15 Jan

Studie zeigt: Wie eine gute Suche Ihre Kunden zufriedener macht.

Es klingt eigentlich schon überzeugend: Setzen Sie auf Ihrer Website eine „gute Suche“ ein, das macht diese informativer und attraktiver.

Aber ist das wirklich so? Und vor allem – was ist eine „gute Suche“? 

Art Divine, ein Pionier im Bereich der semantischen Suche, wollte es genauer wissen. Zusammen mit Prof. Dr. Thomas Wirth von der Dualen Hochschule Baden Württemberg hat das Bonner Unternehmen eine Studie durchgeführt, in der die Qualität der Antworten auf Suchanfragen auf Websites beurteilt wurden.

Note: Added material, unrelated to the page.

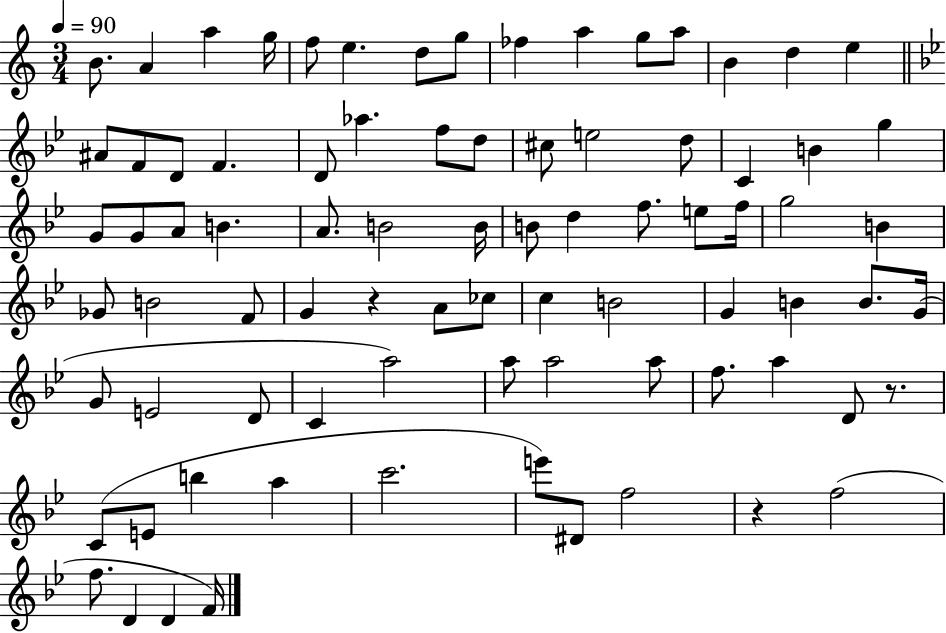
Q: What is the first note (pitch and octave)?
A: B4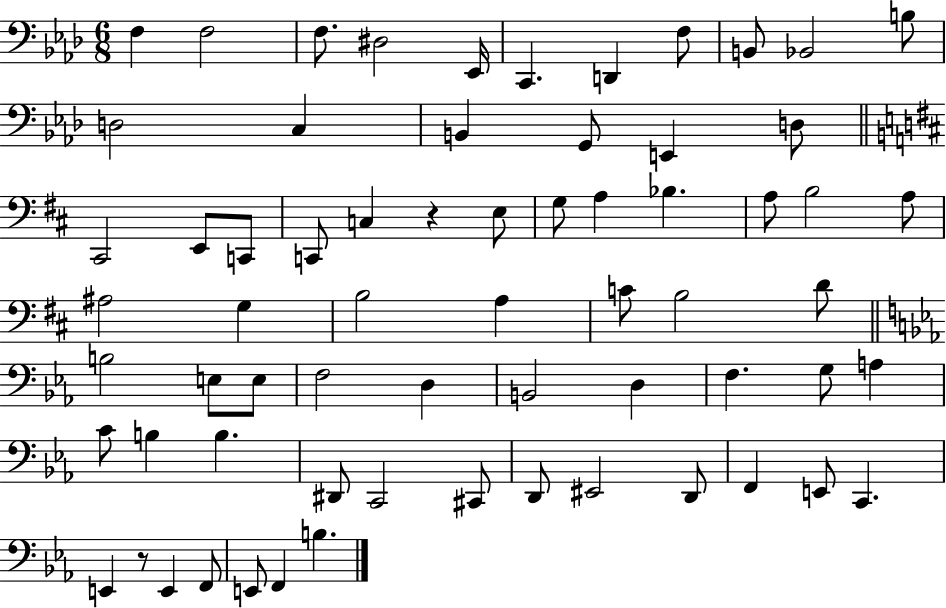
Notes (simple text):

F3/q F3/h F3/e. D#3/h Eb2/s C2/q. D2/q F3/e B2/e Bb2/h B3/e D3/h C3/q B2/q G2/e E2/q D3/e C#2/h E2/e C2/e C2/e C3/q R/q E3/e G3/e A3/q Bb3/q. A3/e B3/h A3/e A#3/h G3/q B3/h A3/q C4/e B3/h D4/e B3/h E3/e E3/e F3/h D3/q B2/h D3/q F3/q. G3/e A3/q C4/e B3/q B3/q. D#2/e C2/h C#2/e D2/e EIS2/h D2/e F2/q E2/e C2/q. E2/q R/e E2/q F2/e E2/e F2/q B3/q.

Die Beurteiler hatten eine Liste von üblichen Suchanfragen, nichts exotisches. Die Suchergebnisse wurden „blind“ nach Güte beurteilt. „Blind“ bedeutet, dass die Beurteiler nicht wussten, welche Art der Suchmaschine auf einer Site eingesetzt wird. Als „Güte“ wurde gemessen, ob man eine passende Auskunft zur Frage bekommen hat. Weil Menschen subjektiv urteilen, wurde  ausserdem  geprüft, ob alle Beurteiler das selbe Urteil  abgeben – oder sich in der Beurteilung unterschieden. Nach bestandenen Qualitätschecks erfolgte die Auswertung.

Die Ergebnisse sind frappierend:

  • Die beste Suche (eine semantische Suche) liefert über 80% relevante Ergebnisse,
  • Die schlechteste (eine Volltextsuche) nur knapp 20% – über 80% sind irrelevant!
  • Die Semantischen Suchen liefern durchschnittlich 70% „gute Ergebnisse“.
  • Bei den Voltextsuchen erfreuen nur knapp ein Viertel den Suchenden, zwei Drittel der Ergebnisse wurden als „irrelevant“ beurteilt.

Art-Divine_studie.012

Fazit: Eine Gute Suche macht Ihre Kunden zufriedener. Nach den Ergebnissen der Studie von Prof. Dr. Wirth macht eine durchschnittliche Semantische Suche sieben von 10 Menschen zufrieden – eine durchschnittliche Volltextsuche schafft das noch nicht mal bei drei von Zehnen.  Wir wissen nun genauer, dass die Semantische Suche eine gute Suche ist.

Wissensecke

Was ist eine „Semantische Suche“? 

Eine Semantische Suchmaschine versteht eine Eingabe in natürlicher Sprache. Also so, wie wir Menschen uns üblicherweise unterhalten. Ein Beispiel:  „Welche der beiden Strassen hier führt nach Bonn?“  können wir als Menschen beantworten, weil wir den Sinn der Frage verstehen. Unser semantisches Verständnis führt zu Antworten „die Linke“, „die Rechte“, „beide“, „keine, da müssen Sie …“, „weiss ich nicht“.

Was ist eine „Volltextsuche“?

Üblich im Web sind Volltextsuchen. Die suchen nach allen Wörtern einer Suchanfrage in Dokumenten, die sie sich vorher schon mal angeguckt haben (Index). Das ideale Dokument für die obige Frage enthält nach den Kriterien der Volltextsuche also die Wörter  „Welche“ +  „der“ + „beiden“ + „Strassen“ + „hier“ + „führt“ + „nach“ + „Bonn“. Zusätzlich sollte dieses Dokument zumindest die Wörter „Strasse“ und „Bonn“ als Stichwörter notiert haben. Und mit anderen Dokumenten ähnlichen Inhalts häufig verlinkt sein. Dann wird der Link zum besten Ergebnis-Dokument als Suchergebnis präsentiert.

Übrigens: Intuitiv agieren wir unterschiedlich, je nachdem ob wir eine Volltext-Suche oder eine  Semantischen Suche nutzen:

– Bei Volltextsuchen machen wir uns oft  viele Gedanken, was wir denn nun wirklich in den Suchschlitz der Suchmaschine eingeben müssen, gerade auch dann, wenn wir nach Informationen suchen, deren Fachsprache wir nicht beherrschen.

– Natürlichsprachliche Fragen an Semantische Suchen werden mit der Erwartung gestellt, dass wir ein Gegenüber haben, das uns versteht. Oder Verständnis herstellt, indem es zurückfragt. So werden  „knifflige“  Fragen im Quasi-Dialog beantwortet.